You can’t manage what you can’t see. Real-time visibility converts an unpredictable cost into a manageable one.
Q: Platform standardisation is a major priority for many CIOs. How does granular usage data change the way a company evaluates its software tools?
Nidhi Jain: Every CIO I talk to is trying to consolidate. Reduce the number of platforms they manage, cut integration debt, and get to a smaller and higher-performing stack. The challenge has always been that these decisions get made without good data.
Historically, the evaluation conversation looked like this: someone advocates for a tool, someone else advocates against it, and the decision gets made on anecdote and loudness. You’d renew a tool not because it was driving value, but because one vocal champion pushed for it.
I was on a call recently with the IT head of a financial institution. He was managing Copilot license decisions by manually exporting data from Microsoft Purview every two weeks, stitching it together in Excel with VLOOKUPs and pivot tables, and then figuring out who to contact about inactive licenses. His exact words: “I don’t have time for that. That’s old school.” And this wasn’t someone who was behind – this was a well-run IT team. That’s just the reality of where most organizations are.
Granular usage data changes the question entirely. Instead of “Does the team like this tool?”, you can ask: What percentage of provisioned licenses are active? What features are people actually using? Is usage concentrated in two power users or distributed across the whole team? Those are questions you can answer with data, and they lead to very different decisions.
When procurement and IT walk into a renewal with that specificity, they’re not guessing anymore. They’re negotiating with evidence. That’s a fundamentally different posture.
Q: As spending on models like Claude and Gemini increases, how will the relationship between software procurement and AI adoption change?

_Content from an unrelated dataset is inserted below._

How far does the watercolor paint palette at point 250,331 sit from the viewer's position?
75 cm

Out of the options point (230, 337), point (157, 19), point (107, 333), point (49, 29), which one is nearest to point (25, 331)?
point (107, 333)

Nidhi Jain: The relationship has to change because the risk profile is completely different from traditional SaaS.
When you buy a seat-based SaaS tool, procurement signs the contract and largely steps back. The cost is fixed. The renewal is predictable. The financial exposure is bounded.
AI tools don’t work that way. Spend scales with consumption. Contracts have overage clauses. New models get released, and teams want to upgrade. API integrations get built that burn tokens at rates no one initially projected. We spoke with a company that had 92 different AI engines in use across their organization. Ninety-two. Most of them not centrally managed. That’s not unusual anymore. AI adoption is moving at the pace individual employees make decisions, not the pace IT procurement does.
What I think will happen, and what we’re already seeing with forward-thinking customers, is that AI procurement will start to look more like cloud procurement. FinOps as a discipline exists because cloud spend is dynamic and requires continuous management. AI spend is the same. There will be dedicated ownership, continuous monitoring, and active optimization as table stakes.
The companies that treat AI tools like traditional software, sign the contract and assume the spend is fixed, are going to be surprised. The ones that build governance infrastructure now will have a real advantage when it comes to renewal leverage, cost predictability, and the ability to scale AI adoption responsibly.
AI adoption has already outpaced the governance structures most enterprises have. The question is how fast they close that gap.
The interview shows that companies must track their AI consumption. Without clear data, technology investments quickly become unmanageable costs. Tracking tokens, credits, and API calls ensures accurate financial reporting and responsible growth.
The ability to control AI spending will determine which businesses successfully scale these tools. CloudEagle.ai offers a practical platform to manage complex billing structures. With the right data, companies can finally align their software costs with actual business value.